2. Trait Statement Elaboration
The processTraitStmt method now fully handles trait declarations with proper context management:
def processTraitStmt(
expr: TraitStmt,
ctx: Context,
declarationsMap: Map[Expr, DeclarationInfo],
effects: CIdOf[EffectsCell]
)(using
parameter: SemanticCollector,
ck: Tyck,
state: StateAbility[Tyck]
): (Seq[StmtTerm], Context) = {
val traitInfo = declarationsMap(expr).asInstanceOf[TraitDeclaration]

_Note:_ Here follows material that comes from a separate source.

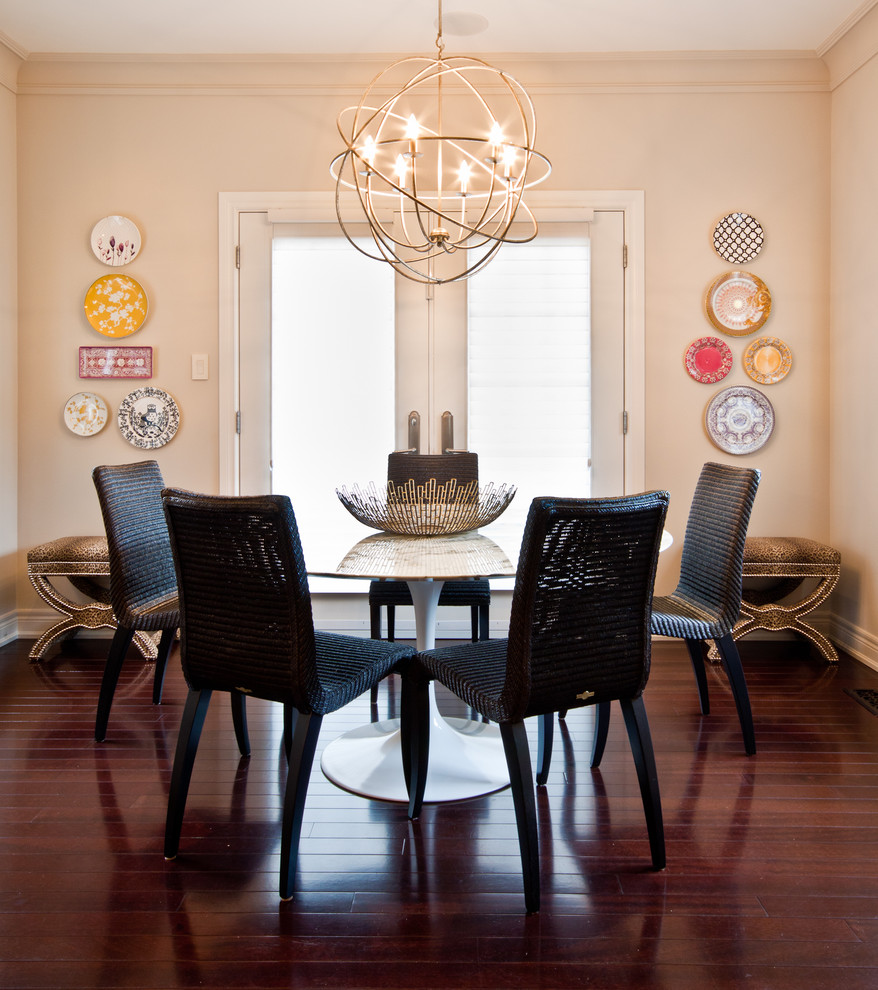 Plug in Chandelier Dining Room Contemporary with Animal Print Breakfast Nook Crown Molding Dark Stained Wood Floor Dining Eat In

// Process extends clause if present
val elaboratedExtendsClause = expr.extendsClause.map { case clause @ ExtendsClause(superTypes, _) =>
superTypes.headOption
.map {
case Identifier(traitName, _) =>
ctx.getTypeDefinition(traitName) match {
case Some(traitDef: TraitStmtTerm) =>
TraitTypeTerm(traitDef, convertMeta(clause.meta))
case _ =>
ck.reporter.report(NotATrait(superTypes.head))
ErrorTerm(NotATrait(superTypes.head), convertMeta(clause.meta))
}
// Other cases
}
// More processing
}
// Elaborate the body within a trait-specific context
val elaboratedBody = expr.body.map { body =>
elabBlock(body, newTypeTerm, effects)(using ctx.withProcessingType("trait"), parameter, ck, state)
}
// Create and return the TraitStmtTerm
val traitStmtTerm = TraitStmtTerm(
name = traitInfo.name,
uniqId = traitInfo.uniqId,
extendsClause = elaboratedExtendsClause,
body = elaboratedBody,
meta = convertMeta(expr.meta)
)
(Seq(traitStmtTerm), ctx.addTypeDefinition(traitStmtTerm))
}
The key improvement is using ctx.withProcessingType("trait") to indicate when we’re elaborating a trait body.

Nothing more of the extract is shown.